BEGIN RECORDS FOR PROCESSING

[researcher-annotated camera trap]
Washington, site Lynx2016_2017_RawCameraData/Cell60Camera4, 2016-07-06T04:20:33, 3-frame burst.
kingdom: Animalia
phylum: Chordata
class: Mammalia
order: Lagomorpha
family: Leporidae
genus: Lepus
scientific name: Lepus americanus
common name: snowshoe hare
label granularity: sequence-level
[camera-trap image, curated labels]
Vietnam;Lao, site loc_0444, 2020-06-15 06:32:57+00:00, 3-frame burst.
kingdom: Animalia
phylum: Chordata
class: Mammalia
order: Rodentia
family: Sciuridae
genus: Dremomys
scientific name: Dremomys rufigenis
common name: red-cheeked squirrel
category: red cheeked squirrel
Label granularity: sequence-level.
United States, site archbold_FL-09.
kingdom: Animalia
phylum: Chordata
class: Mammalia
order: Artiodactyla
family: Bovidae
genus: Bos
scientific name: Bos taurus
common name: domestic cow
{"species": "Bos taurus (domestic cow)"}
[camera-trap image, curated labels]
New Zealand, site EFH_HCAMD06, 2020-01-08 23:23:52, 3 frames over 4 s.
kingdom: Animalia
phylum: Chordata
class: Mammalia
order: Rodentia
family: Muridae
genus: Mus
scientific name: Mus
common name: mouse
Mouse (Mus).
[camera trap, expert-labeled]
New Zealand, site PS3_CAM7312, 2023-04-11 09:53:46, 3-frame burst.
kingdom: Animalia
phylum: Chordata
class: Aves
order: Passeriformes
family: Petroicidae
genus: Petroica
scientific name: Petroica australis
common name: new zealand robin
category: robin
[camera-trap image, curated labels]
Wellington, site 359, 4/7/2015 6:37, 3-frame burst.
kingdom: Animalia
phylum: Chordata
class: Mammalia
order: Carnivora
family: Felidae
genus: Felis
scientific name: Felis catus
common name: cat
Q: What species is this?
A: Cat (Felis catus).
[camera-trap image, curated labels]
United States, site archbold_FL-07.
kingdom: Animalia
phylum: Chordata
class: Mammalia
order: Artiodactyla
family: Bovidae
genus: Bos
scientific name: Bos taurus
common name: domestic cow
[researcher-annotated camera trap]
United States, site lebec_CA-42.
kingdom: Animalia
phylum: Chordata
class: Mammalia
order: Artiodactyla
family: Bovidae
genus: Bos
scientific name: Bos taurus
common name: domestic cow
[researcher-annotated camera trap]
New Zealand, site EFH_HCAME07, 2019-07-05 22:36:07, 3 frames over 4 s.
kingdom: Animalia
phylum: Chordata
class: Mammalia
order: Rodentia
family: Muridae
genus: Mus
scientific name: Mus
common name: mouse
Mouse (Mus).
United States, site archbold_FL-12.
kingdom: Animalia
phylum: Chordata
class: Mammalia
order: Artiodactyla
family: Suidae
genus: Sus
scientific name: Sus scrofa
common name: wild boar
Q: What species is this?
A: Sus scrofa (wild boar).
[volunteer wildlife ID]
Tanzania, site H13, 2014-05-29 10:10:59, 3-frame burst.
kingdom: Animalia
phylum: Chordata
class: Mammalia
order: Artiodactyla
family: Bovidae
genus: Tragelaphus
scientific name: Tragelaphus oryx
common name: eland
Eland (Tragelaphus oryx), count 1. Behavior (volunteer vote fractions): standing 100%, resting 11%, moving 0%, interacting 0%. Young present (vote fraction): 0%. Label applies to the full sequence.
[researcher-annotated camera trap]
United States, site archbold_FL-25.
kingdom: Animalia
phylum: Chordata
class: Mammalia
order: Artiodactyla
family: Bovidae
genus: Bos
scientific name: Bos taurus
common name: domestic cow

END RECORDS FOR PROCESSING

■ ASSIGNMENT
Go through the records and set each one down again, unchanged.

■ RESULT
[researcher-annotated camera trap]
Washington, site Lynx2016_2017_RawCameraData/Cell60Camera4, 2016-07-06T04:20:33, 3-frame burst.
kingdom: Animalia
phylum: Chordata
class: Mammalia
order: Lagomorpha
family: Leporidae
genus: Lepus
scientific name: Lepus americanus
common name: snowshoe hare
label granularity: sequence-level
[camera-trap image, curated labels]
Vietnam;Lao, site loc_0444, 2020-06-15 06:32:57+00:00, 3-frame burst.
kingdom: Animalia
phylum: Chordata
class: Mammalia
order: Rodentia
family: Sciuridae
genus: Dremomys
scientific name: Dremomys rufigenis
common name: red-cheeked squirrel
category: red cheeked squirrel
Label granularity: sequence-level.
United States, site archbold_FL-09.
kingdom: Animalia
phylum: Chordata
class: Mammalia
order: Artiodactyla
family: Bovidae
genus: Bos
scientific name: Bos taurus
common name: domestic cow
{"species": "Bos taurus (domestic cow)"}
[camera-trap image, curated labels]
New Zealand, site EFH_HCAMD06, 2020-01-08 23:23:52, 3 frames over 4 s.
kingdom: Animalia
phylum: Chordata
class: Mammalia
order: Rodentia
family: Muridae
genus: Mus
scientific name: Mus
common name: mouse
Mouse (Mus).
[camera trap, expert-labeled]
New Zealand, site PS3_CAM7312, 2023-04-11 09:53:46, 3-frame burst.
kingdom: Animalia
phylum: Chordata
class: Aves
order: Passeriformes
family: Petroicidae
genus: Petroica
scientific name: Petroica australis
common name: new zealand robin
category: robin
[camera-trap image, curated labels]
Wellington, site 359, 4/7/2015 6:37, 3-frame burst.
kingdom: Animalia
phylum: Chordata
class: Mammalia
order: Carnivora
family: Felidae
genus: Felis
scientific name: Felis catus
common name: cat
Q: What species is this?
A: Cat (Felis catus).
[camera-trap image, curated labels]
United States, site archbold_FL-07.
kingdom: Animalia
phylum: Chordata
class: Mammalia
order: Artiodactyla
family: Bovidae
genus: Bos
scientific name: Bos taurus
common name: domestic cow
[researcher-annotated camera trap]
United States, site lebec_CA-42.
kingdom: Animalia
phylum: Chordata
class: Mammalia
order: Artiodactyla
family: Bovidae
genus: Bos
scientific name: Bos taurus
common name: domestic cow
[researcher-annotated camera trap]
New Zealand, site EFH_HCAME07, 2019-07-05 22:36:07, 3 frames over 4 s.
kingdom: Animalia
phylum: Chordata
class: Mammalia
order: Rodentia
family: Muridae
genus: Mus
scientific name: Mus
common name: mouse
Mouse (Mus).
United States, site archbold_FL-12.
kingdom: Animalia
phylum: Chordata
class: Mammalia
order: Artiodactyla
family: Suidae
genus: Sus
scientific name: Sus scrofa
common name: wild boar
Q: What species is this?
A: Sus scrofa (wild boar).
[volunteer wildlife ID]
Tanzania, site H13, 2014-05-29 10:10:59, 3-frame burst.
kingdom: Animalia
phylum: Chordata
class: Mammalia
order: Artiodactyla
family: Bovidae
genus: Tragelaphus
scientific name: Tragelaphus oryx
common name: eland
Eland (Tragelaphus oryx), count 1. Behavior (volunteer vote fractions): standing 100%, resting 11%, moving 0%, interacting 0%. Young present (vote fraction): 0%. Label applies to the full sequence.
[researcher-annotated camera trap]
United States, site archbold_FL-25.
kingdom: Animalia
phylum: Chordata
class: Mammalia
order: Artiodactyla
family: Bovidae
genus: Bos
scientific name: Bos taurus
common name: domestic cow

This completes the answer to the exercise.